Texto de lectura:

--- --- ---

Por aquel entonces, Hugo Domingo Bruera tenía 23 años y era teniente de Infantería. Según los planes, su regimiento iba a ser uno de los primeros en cruzar la frontera durante la invasión
Iba a ser una guerra cruenta. La dictadura de Jorge Videla desconocía el resultado del laudo sobre el Canal de Beagle. Muchos años antes, en 1971, cuando gobernaba Salvador Allende en Chile y el dictador Alejandro Lanusse en Argentina, habían decidido que fuera la Corte Internacional de La Haya la que mediara en el conflicto.
El fallo se dio a conocer a mediados de 1977 y a principios de 1978 la dictadura argentina dijo que, olímpicamente, desconocía esa decisión. Tras cartón, las tres fuerzas armadas comenzaron preparativos. Todo iba a empezar con la ocupación de las islas Picton, Nueva y Lennox, que habían quedado para Chile. Desde aire, mar y tierra, la dictadura argentina quería una suerte de blitzkrieg con la expectativa de que luego la comunidad internacional diera la espalda a La Haya.
Los preparativos eran secretos pero todo el mundo sabía que decenas de miles de soldados de ambos lados iban a chocar. El cruce de la cordillera, esta vez no sería un San Martín que fuera en auxilio de O'Higgins sino un Videla que buscaría demoler a un Pinochet.
Las tropas de tierra tenían como jefe del teatro de Operaciones a Luciano Benjamín Menéndez, alias "El Cachorro", jefe del III Cuerpo de Ejército con asiento en Córdoba. Allí Menéndez les mostraba a sus oficiales cómo se descerrajaba un tiro en la cabeza de un prisionero. Y los que mataban quedaban hermanados, por sumisión, convicción o por lo que fuere, pero era el estilo Menéndez.
Hugo Domingo Bruera tenía 23 años, era oriundo de Granadero Baigorria, hincha de Central y le gustaba cantar tangos de Gardel. Alto, fortachón y capaz de andar en mula o de cargar los morteros pesados de la sección que tenía a su cargo. Era teniente de Infantería, su padre era abogado laboralista y ferviente peronista, por eso lo llamaron Domingo.

--- --- ---

Datos proporcionados:
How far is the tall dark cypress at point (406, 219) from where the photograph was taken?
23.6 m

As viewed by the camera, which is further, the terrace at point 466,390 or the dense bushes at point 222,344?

--- --- ---

Tareas del ejercicio:
A. Transcriba literalmente el fragmento del texto sobre el conflicto del Canal de Beagle que se abre con las palabras que contienen "Los preparativos eran" y se cierra con "el estilo Menéndez.".
B. Responda con base en el texto sobre el conflicto del Canal de Beagle:
(i) ¿En qué año se decidió que la Corte Internacional de La Haya mediara en el conflicto?
(ii) ¿Qué islas se planeaba ocupar al inicio de las operaciones?
(iii) ¿En qué ciudad tenía asiento el III Cuerpo de Ejército?
C. Redacte la continuación del texto sobre el conflicto del Canal de Beagle a partir del punto en que se interrumpe.
Para resolver las tareas no hace falta consultar las líneas.

Respuestas por tarea:
A.
Los preparativos eran secretos pero todo el mundo sabía que decenas de miles de soldados de ambos lados iban a chocar. El cruce de la cordillera, esta vez no sería un San Martín que fuera en auxilio de O'Higgins sino un Videla que buscaría demoler a un Pinochet.
Las tropas de tierra tenían como jefe del teatro de Operaciones a Luciano Benjamín Menéndez, alias "El Cachorro", jefe del III Cuerpo de Ejército con asiento en Córdoba. Allí Menéndez les mostraba a sus oficiales cómo se descerrajaba un tiro en la cabeza de un prisionero. Y los que mataban quedaban hermanados, por sumisión, convicción o por lo que fuere, pero era el estilo Menéndez.

B.
(i) En 1971.
(ii) Las islas Picton, Nueva y Lennox.
(iii) En Córdoba.

C.
Hugo Bruera
Hugo estaba en el regimiento 21, en Las Lajas, que dependía de la VI Brigada de Montaña de Neuquén, a cargo de otro Menéndez, Mario Benjamín, el que unos años después se rendiría en Malvinas. El Cachorro Menéndez fue varias veces a inspeccionar lo que eran ni más ni menos que los ejercicios para cruzar la cordillera antes de la Navidad. En una oportunidad, ya empezado diciembre de 1978, Menéndez llegó, recorrió a caballo las estribaciones de la cordillera y luego se subió a un helicóptero para cruzar a territorio chileno.
El comentario que les llegó a los oficiales, tras esa incursión, era que Menéndez había meado desde el aire lo que para él era territorio enemigo. Luego, frente a un centenar de oficiales, y en medio de una arenga para estimularlos, Menéndez soltó una frase que, 40 años después, aún resuena en los oídos de Bruera:
-¡Cuando estemos en Chile… nos vamos a violar a las chilenas!
-¿Y cómo reaccionaron los oficiales?
-Nadie dijo nada. En esa época todos nos quedábamos callados frente a un general de tan alto rango –dice Bruera, que había llegado a Las Lajas a principios de ese 1978.
El pueblito, de unos 500 habitantes, está en un valle y el regimiento en una meseta, a 60 kilómetros de la cordillera y a otro tanto de Zapala.
-Había muchos oficiales castigados. El castigo era por protestas políticas, silenciosas, y contra jefes que no hacían bien las cosas. Yo había tenido problemas en mi destino anterior –dice.
Él mismo no estaba para nada de acuerdo de la dictadura. Y recuerda a otro teniente, Aldo Carnaghi, que había sido el mejor promedio de su promoción en el Colegio Militar y lo tenían ahí, lejos de todo.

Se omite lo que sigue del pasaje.